But MPs would not buy Trudeau’s spin on the bill and voted in favour of it.
“The new reality is that Liberal backbenchers are being empowered,” Oliphant said after the vote.
Elizabeth May, the Green Party MP, agrees that Trudeau’s approach to caucus relations is much better than Stephen Harper’s. But, in May’s view, Trudeau’s PMO behaved as Harper’s PMO often did in the way it tried to kill Oliphant’s bill.
“What I want to know is, what happens next?” May said. “This was a good day for democracy. The next question for the Liberal party is: Will they choose to embrace it or do they punish the people who did the right thing?”
Anthony Housefather, a Montreal MP who voted in favour of S-201, said there were no signs or hints from the PMO that voting against the wishes of Trudeau and the cabinet would be held against him or others.
“I’ve never felt that. I think anyone who tried to punish anyone would look really bad,” Housefather said. “We have a system where members of Parliament feel empowered and not afraid to vote their conscience and their constituents’ position on issues, which I think is great.”
Housefather is also the chair of the Commons’s justice committee, a committee where Liberal MPs have the majority. It had been his committee that had reviewed S-201 and made recommendations with which Trudeau and his cabinet disagreed.
Housefather’s committee now gets to work on another bill, S-217, that the Trudeau cabinet also opposes.
That bill is known as Wynn’s Law, in honour of Dave Wynn, an RCMP constable fatally shot in 2015 inside a St.
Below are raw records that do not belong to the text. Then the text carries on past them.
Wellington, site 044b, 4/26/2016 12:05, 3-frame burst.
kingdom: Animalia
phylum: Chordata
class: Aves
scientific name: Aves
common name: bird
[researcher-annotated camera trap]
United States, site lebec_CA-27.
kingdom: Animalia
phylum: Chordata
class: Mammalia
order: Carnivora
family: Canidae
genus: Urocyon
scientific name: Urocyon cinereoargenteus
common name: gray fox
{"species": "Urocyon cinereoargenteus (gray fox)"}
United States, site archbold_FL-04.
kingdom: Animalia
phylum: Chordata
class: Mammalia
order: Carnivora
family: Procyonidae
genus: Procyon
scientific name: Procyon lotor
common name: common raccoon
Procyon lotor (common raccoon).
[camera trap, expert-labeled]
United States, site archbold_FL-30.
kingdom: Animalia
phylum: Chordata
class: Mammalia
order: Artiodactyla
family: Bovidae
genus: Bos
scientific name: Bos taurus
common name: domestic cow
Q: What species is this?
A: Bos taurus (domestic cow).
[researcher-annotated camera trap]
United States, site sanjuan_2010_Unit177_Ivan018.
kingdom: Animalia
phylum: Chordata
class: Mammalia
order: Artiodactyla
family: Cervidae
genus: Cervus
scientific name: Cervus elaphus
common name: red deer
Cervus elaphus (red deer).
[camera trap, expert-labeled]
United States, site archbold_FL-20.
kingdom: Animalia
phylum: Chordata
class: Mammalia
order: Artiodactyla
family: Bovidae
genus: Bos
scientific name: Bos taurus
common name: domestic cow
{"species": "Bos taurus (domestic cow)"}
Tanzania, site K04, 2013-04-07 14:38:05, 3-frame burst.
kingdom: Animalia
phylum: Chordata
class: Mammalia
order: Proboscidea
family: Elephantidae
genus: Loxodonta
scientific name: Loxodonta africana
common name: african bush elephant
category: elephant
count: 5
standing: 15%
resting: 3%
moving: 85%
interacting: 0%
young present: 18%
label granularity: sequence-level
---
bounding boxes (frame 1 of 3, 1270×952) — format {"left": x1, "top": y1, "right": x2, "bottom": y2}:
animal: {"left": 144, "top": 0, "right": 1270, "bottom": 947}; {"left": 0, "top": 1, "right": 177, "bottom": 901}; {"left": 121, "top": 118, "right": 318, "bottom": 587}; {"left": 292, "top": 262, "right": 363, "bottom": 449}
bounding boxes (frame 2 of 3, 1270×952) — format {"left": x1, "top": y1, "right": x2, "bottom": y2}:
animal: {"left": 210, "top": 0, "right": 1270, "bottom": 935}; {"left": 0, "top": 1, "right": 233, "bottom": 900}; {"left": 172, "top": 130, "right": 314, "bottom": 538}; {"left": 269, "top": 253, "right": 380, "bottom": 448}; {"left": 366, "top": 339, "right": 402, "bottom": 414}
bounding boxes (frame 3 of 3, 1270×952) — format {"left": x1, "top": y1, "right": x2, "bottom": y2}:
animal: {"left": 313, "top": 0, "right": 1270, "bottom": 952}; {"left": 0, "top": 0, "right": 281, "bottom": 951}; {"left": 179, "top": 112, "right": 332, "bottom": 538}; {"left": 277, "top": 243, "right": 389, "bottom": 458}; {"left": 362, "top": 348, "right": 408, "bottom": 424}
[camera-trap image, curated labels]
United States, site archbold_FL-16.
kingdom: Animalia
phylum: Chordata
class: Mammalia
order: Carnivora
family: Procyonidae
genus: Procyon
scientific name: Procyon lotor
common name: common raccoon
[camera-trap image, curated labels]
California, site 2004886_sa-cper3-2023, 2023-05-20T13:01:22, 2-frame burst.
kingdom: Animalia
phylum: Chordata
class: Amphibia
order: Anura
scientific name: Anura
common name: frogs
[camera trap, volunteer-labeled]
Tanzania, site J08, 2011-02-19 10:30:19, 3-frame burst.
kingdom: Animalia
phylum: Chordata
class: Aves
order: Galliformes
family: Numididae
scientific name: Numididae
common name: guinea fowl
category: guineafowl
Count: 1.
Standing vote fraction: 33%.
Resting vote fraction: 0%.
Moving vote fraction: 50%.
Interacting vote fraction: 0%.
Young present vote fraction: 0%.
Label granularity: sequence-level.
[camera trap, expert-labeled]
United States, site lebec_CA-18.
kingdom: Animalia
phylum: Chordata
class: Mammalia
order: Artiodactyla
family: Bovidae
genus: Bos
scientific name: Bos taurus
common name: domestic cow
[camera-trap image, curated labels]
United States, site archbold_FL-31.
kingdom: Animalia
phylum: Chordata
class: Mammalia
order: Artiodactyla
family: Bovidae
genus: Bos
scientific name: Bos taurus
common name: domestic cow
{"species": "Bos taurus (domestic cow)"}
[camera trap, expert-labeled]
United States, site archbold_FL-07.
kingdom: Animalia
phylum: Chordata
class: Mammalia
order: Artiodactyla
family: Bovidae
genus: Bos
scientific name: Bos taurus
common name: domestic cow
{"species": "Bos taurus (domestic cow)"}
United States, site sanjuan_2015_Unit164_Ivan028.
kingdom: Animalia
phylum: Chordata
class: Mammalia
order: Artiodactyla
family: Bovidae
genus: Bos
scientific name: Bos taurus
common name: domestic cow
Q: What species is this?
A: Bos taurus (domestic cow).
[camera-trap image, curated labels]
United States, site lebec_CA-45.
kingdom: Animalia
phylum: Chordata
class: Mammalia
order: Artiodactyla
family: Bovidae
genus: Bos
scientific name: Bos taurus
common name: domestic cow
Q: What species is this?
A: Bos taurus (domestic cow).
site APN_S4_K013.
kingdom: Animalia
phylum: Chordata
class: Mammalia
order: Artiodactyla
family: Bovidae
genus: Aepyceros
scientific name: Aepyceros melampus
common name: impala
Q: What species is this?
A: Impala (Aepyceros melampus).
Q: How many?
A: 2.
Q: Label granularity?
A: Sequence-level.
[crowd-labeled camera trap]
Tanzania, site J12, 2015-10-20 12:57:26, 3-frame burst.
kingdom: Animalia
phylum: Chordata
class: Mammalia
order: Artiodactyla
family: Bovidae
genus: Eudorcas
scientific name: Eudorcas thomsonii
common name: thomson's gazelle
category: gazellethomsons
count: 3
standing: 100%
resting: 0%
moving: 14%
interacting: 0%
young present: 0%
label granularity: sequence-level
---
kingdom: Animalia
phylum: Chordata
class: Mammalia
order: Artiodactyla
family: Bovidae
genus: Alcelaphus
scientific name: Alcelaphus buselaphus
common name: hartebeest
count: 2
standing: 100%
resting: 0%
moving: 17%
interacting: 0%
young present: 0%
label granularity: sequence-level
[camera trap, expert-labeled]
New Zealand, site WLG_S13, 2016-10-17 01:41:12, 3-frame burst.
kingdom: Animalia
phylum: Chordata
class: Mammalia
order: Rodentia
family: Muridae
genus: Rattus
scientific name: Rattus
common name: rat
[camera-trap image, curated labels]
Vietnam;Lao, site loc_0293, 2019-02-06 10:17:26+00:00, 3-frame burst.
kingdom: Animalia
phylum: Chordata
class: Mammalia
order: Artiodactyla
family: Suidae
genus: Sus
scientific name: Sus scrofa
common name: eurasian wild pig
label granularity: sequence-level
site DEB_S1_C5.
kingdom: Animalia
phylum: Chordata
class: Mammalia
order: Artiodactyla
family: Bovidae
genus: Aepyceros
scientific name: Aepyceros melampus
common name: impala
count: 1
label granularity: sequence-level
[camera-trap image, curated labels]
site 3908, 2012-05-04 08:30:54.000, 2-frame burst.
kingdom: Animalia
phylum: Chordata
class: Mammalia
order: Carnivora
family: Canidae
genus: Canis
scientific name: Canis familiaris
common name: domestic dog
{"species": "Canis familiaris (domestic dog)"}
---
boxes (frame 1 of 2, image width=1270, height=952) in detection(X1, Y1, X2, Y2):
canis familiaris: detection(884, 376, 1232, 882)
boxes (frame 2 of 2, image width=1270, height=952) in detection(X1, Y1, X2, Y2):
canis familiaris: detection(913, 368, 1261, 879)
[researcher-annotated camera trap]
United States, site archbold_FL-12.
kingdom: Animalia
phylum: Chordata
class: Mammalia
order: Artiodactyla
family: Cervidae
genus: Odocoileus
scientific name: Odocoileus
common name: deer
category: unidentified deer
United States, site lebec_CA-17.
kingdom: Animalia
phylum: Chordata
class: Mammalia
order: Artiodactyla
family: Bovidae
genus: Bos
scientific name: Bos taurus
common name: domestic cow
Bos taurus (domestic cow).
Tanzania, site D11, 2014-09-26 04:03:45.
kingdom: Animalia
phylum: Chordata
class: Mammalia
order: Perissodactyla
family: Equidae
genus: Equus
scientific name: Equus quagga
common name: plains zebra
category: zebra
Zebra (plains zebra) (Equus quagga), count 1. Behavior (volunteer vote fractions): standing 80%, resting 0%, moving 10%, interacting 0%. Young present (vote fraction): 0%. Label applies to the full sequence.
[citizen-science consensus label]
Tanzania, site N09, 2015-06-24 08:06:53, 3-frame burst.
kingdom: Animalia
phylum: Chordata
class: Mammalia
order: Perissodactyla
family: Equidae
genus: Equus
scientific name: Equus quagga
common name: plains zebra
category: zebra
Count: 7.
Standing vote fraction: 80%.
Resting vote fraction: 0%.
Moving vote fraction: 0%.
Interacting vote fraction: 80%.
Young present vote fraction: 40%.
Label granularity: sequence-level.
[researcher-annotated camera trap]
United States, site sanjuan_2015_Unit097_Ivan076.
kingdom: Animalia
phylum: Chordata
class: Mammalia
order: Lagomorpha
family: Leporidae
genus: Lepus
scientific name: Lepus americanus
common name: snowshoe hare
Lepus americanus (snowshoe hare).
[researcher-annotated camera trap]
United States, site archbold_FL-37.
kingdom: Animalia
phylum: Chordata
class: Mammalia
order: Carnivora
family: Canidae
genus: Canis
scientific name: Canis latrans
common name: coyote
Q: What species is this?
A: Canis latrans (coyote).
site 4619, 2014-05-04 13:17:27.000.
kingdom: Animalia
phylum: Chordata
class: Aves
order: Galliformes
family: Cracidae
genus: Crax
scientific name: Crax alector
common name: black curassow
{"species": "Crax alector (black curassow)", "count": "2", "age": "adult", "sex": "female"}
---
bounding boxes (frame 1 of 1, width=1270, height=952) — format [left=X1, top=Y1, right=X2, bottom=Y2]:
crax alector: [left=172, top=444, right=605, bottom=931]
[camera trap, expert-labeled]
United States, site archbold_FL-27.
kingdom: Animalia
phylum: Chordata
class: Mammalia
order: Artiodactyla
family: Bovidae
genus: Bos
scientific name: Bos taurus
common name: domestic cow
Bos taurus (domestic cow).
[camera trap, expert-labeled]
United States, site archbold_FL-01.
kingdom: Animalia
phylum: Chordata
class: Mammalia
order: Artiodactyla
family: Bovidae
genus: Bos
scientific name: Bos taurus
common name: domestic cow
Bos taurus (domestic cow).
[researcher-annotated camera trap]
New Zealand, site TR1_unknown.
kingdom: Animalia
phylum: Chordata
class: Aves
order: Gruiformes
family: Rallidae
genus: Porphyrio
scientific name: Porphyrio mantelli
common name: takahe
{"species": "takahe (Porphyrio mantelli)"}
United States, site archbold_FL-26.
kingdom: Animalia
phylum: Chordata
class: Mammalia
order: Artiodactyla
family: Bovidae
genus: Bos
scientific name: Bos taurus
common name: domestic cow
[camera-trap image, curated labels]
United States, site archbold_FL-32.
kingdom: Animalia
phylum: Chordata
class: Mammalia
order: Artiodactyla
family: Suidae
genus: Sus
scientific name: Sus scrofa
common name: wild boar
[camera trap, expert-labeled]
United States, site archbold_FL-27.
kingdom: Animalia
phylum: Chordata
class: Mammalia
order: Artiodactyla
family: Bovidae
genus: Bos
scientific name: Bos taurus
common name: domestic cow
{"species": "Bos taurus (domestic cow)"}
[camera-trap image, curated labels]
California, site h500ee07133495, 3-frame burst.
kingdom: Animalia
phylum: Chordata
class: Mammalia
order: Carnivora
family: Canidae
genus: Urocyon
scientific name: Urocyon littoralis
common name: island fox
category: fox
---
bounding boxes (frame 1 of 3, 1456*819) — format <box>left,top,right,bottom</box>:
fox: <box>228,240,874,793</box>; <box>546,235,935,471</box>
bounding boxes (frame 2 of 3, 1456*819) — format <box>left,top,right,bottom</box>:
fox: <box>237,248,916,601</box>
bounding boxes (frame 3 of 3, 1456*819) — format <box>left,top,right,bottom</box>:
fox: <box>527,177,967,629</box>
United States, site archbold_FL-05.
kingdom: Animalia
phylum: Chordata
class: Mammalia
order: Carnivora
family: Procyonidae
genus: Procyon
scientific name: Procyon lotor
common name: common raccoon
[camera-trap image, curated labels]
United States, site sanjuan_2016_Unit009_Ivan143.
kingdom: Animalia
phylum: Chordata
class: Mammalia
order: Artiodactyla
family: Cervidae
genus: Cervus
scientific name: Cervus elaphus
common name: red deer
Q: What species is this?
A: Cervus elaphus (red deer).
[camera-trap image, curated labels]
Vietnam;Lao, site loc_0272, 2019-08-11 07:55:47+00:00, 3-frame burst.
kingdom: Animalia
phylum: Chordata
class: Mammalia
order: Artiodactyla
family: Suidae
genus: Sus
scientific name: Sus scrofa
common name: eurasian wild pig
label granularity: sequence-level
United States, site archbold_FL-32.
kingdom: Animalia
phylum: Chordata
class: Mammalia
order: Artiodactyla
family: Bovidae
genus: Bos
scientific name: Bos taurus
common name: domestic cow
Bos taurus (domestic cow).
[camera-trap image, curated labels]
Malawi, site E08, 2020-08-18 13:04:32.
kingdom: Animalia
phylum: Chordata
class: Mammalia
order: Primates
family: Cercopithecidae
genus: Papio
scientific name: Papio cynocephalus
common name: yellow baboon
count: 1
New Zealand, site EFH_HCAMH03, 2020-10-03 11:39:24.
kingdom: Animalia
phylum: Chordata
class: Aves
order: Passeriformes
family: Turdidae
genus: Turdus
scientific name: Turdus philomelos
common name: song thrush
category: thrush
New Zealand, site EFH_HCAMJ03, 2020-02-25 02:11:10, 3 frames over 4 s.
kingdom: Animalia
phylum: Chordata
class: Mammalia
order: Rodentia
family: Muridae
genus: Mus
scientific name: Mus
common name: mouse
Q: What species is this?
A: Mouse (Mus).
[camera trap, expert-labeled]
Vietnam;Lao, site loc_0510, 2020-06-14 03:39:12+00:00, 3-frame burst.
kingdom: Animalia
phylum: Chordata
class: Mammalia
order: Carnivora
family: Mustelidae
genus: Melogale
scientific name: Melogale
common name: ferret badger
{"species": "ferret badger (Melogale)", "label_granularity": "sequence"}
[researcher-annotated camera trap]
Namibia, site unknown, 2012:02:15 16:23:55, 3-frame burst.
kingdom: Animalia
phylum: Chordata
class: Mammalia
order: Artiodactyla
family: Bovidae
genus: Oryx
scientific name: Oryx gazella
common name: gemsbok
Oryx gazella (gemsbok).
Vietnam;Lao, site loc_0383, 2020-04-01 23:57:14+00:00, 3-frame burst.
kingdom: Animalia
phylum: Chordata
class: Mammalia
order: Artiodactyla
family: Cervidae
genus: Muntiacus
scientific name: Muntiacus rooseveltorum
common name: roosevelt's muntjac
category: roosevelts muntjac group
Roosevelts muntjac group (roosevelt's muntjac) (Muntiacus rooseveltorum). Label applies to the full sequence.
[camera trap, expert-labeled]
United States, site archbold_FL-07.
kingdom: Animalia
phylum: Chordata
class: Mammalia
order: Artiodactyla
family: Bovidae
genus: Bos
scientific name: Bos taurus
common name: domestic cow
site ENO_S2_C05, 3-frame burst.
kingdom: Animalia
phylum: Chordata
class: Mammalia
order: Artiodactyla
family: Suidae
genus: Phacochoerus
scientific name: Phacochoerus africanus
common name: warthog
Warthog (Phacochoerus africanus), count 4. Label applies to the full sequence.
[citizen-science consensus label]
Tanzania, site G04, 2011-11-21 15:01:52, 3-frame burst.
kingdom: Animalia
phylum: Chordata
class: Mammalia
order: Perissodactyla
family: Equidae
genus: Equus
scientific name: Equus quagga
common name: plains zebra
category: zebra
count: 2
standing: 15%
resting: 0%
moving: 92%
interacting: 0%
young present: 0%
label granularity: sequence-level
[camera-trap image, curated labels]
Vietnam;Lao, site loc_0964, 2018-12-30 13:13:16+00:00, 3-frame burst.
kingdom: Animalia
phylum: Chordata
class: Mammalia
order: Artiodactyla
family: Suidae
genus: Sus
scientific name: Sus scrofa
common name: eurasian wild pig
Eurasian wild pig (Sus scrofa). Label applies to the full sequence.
Albert, Alta., casino by an individual who had a lengthy rap sheet and who had skipped bail.
Wynn’s Law, which is sponsored by a Conservative MP, would seek to tighten bail conditions.
To get to Housefather’s justice committee, it had to clear the House of Commons and that vote was held the same night as the S-201 vote. Wynn’s Law did clear the House of Commons but by the relatively narrow margin of 154-128.
All the Conservative, NDP and BQ MPs voted for it — as did 27 rebel Liberals, Housefather among them.
That made it two votes, back to back, where Trudeau and his cabinet were on the losing end.
“I get the sense that many of the Liberal members are getting a little tired and fatigued of always having to vote for things they don’t like,” said Dan Albas, a Conservative MP from British Columbia. “I’m sure PMO is counting who stood up and who did not (but) for the Liberal MPs, it’s more of a way to express their concerns on the agenda of the government. That’s a dynamic the government has to contend with.”